What Does This Mean for Databases?
> Databases can now rely on the filesystem to prevent torn pages—no need to write full pages to the WAL or use double-write buffers, if the hardware and filesystem support it.
> AlloyDB Omni is an example: it can use RWF_ATOMIC and turn off full_page_writes, making writes faster and using less disk space.
Should You Still Worry About Torn Writes?
> If You Use Modern Storage and Filesystems: Torn writes are rare. Most modern systems guarantee atomic 4KB writes.
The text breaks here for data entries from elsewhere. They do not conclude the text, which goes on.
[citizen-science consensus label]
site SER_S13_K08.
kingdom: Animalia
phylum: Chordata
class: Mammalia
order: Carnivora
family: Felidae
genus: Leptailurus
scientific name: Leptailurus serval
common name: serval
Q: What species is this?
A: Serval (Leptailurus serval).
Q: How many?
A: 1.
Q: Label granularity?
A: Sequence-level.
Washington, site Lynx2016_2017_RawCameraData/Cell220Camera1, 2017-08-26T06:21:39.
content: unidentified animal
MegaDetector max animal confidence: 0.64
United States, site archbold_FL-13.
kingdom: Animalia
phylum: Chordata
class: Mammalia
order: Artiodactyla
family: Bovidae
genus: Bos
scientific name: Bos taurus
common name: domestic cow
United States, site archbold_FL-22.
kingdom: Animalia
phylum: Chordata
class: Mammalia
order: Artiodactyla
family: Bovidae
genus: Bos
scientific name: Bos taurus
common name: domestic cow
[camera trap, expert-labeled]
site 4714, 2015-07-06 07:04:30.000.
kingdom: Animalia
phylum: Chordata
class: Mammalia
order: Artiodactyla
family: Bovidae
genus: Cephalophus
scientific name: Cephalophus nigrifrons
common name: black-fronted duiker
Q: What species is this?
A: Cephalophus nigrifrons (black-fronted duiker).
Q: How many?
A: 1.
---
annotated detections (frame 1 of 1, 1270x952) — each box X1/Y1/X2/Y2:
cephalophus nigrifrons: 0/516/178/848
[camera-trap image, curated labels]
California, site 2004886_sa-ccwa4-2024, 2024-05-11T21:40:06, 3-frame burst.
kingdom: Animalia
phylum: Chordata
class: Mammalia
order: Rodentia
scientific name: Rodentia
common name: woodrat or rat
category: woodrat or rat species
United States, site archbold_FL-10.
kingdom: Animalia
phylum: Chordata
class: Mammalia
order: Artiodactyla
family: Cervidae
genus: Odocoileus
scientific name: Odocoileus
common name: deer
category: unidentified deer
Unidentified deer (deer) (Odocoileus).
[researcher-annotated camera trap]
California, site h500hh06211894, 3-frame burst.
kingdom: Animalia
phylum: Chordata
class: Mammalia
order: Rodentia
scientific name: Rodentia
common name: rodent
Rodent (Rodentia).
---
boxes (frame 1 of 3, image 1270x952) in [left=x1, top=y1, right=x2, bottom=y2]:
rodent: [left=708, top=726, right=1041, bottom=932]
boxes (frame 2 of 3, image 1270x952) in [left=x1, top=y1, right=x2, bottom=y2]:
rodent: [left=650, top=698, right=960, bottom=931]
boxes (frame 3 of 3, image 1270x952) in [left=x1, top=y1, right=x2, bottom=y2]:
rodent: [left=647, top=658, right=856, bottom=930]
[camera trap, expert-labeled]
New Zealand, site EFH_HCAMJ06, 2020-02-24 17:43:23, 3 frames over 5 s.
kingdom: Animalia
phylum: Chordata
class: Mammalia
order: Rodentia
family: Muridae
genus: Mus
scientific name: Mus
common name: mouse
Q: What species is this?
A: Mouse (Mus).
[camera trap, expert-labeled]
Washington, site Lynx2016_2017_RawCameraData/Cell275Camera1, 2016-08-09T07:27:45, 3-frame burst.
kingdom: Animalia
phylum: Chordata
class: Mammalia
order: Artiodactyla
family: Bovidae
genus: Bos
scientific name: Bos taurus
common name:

> Checksums and WAL are still best practice. They protect against other forms of corruption (e.g., bit rot, firmware bugs).
> Doublewrite buffers may be redundant. Some databases are removing them for performance.
Some argue that enterprise SSDs equipped with supercapacitors for power-loss protection, the same technology often cited for enabling asynchronous completion of fsync()
are also resistant to torn writes.
How Amazon (AWS) Handles Torn Writes
If you’re running databases or applications on AWS, you’re likely using Amazon EBS (Elastic Block Store) for persistent storage. AWS has engineered EBS to minimize the risk of torn writes and data corruption.
EBS Atomicity Guarantees
> Atomic 512-byte sector writes: EBS guarantees that a single 512-byte sector write is atomic. After a successful write, the sector contains either the old data or the new data—never a mix.
> Replication: EBS volumes are automatically replicated within an Availability Zone, protecting against hardware failure and increasing durability.
> Consistency: EBS is designed to provide consistent and durable storage, even in the event of hardware failure.
Note: While EBS guarantees atomicity at the 512-byte sector level, larger writes (e.g., 4KB, 8KB) are only atomic if they are aligned and issued as a single write operation by the OS or application.